While the OCE routinely investigates domestic scandals, that remarkable success was seen most spectacularly a few years ago, when the OCE led an investigation of arguably the greatest foreign lobbying scandal in congressional history.
In May 2013, nine House members and dozens of staffers traveled to Azerbaijan, a country that remains overseen by one of the most kleptocratic, brutal regimes on the planet. It was, as one outlet said, “among the biggest concentrations of American political star power” the region had ever seen.
According to federal filings, the trip was supposedly paid for by a series of American non-profits who were simply interested in improving US-Azeri relations.
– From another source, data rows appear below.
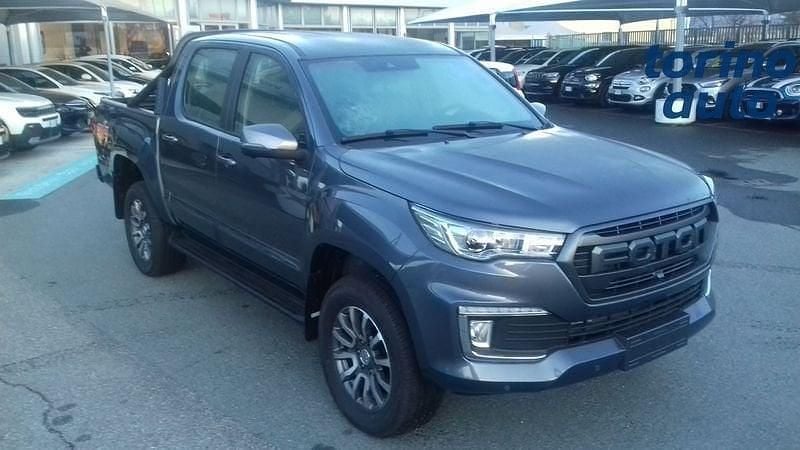 Nuova Foton Tunland G7 162 CV (119 kW) 2025 Grigio Pick-up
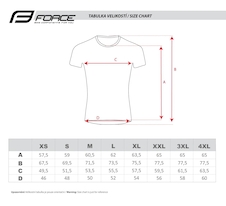 Dres Force MTB ANGLE, modro-červený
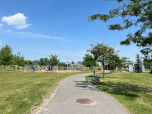 Au parc pourtant, je brave le sort...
The trip featured sumptuous dinners, as well as souvenirs for the American lawmakers – including crystal tea seats, silk scarves, and expensive rugs – that far exceeded the financial limits for gifts legislators are allowed to accept. Questions soon began circulating about how these non-profits could have afforded such an extravagant junket.
After the US lawmakers returned, the OCE opened an investigation that offered an unparalleled look into how kleptocratic dictatorships try to sway American legislators in a bid to shape US policy.
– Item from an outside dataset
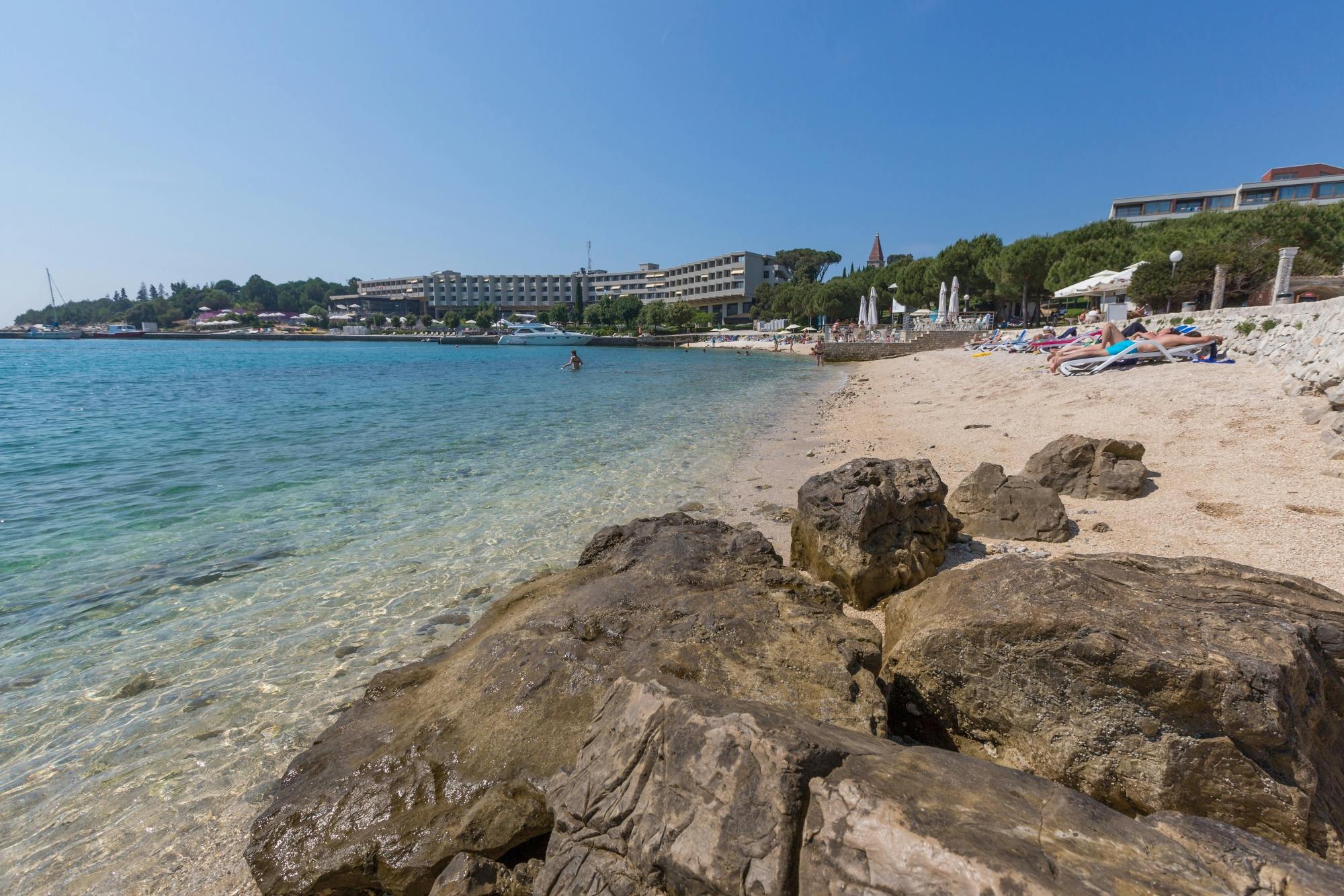 Boat Trip to Rovinj from Pula with Lim Fjord and Red Island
The OCE investigation revealed that the American non-profits which claimed to finance the trip were simple middle-men. In reality, Azerbaijan’s state-run oil firm – which is effectively the regime’s piggy bank – funneled hundreds of thousands of dollars to and through the non-profits, using them as effective front-men to hide their financial tracks.
And it’s not hard to see why Azerbaijan was willing to fund the trip. No sooner were the lawmakers back in Washington than many of them began stumping for Azerbaijan’s interests, even going so far as to try to exempt Azerbaijan from certain sanctions programs.
There’s no evidence that US legislators were aware of the payment scheme. But they – and members of the House Ethics Committee, which actually tried to block publication of the OCE report – showed little interest in determining who had actually financed the trip.
Without the OCE, it’s unlikely there would have ever even been an investigation into who had secretly bankrolled lawmakers’ travels. And that probe laid the groundwork for investigations into how countries like Russia try to interfere in American politics, and the loopholes they exploit to do so.
Unsurprisingly, thanks to its successful investigations into both Democrats and Republicans, the OCE made many enemies in Washington. We’ve seen efforts throughout the years to restrict the OCE’s oversight abilities – including a bid by House Republicans just a few years ago, who attempted to weaken the OCE before backing down.
This time around, the effort to defang the OCE seems likely to stem from concerns about potential investigations into GOP members’ actions related to the January 6 insurrection – and possibly probes into controversial members like Rep. George Santos (R-NY) and lawmakers who refused to comply during the last Congress with subpoenas to appear before the January 6 committee, including McCarthy and other top Republicans. The referrals by the January 6 Committee appear to have been rendered moot however, now that a new session of Congress was seated earlier this month.
The Republican House leadership has declined media requests for comment about the decision to gut the office. Meanwhile Santos, who is facing a multitude of ethics complaints over campaign finance irregularities and fabrications about his past, among other issues, told one media outlet he thought the move to defang the Office of Congressional Ethics was “fantastic.”
Whatever the reason, proposals to gut the OCE are a salvo against transparency in Washington – especially as it pertains to how foreign autocrats manipulate, and even try to corrupt, US legislators.
With House Republicans threatening to kneecap the body, Americans risk being plunged into the dark about the corrupting influence of foreign money in US politics once again.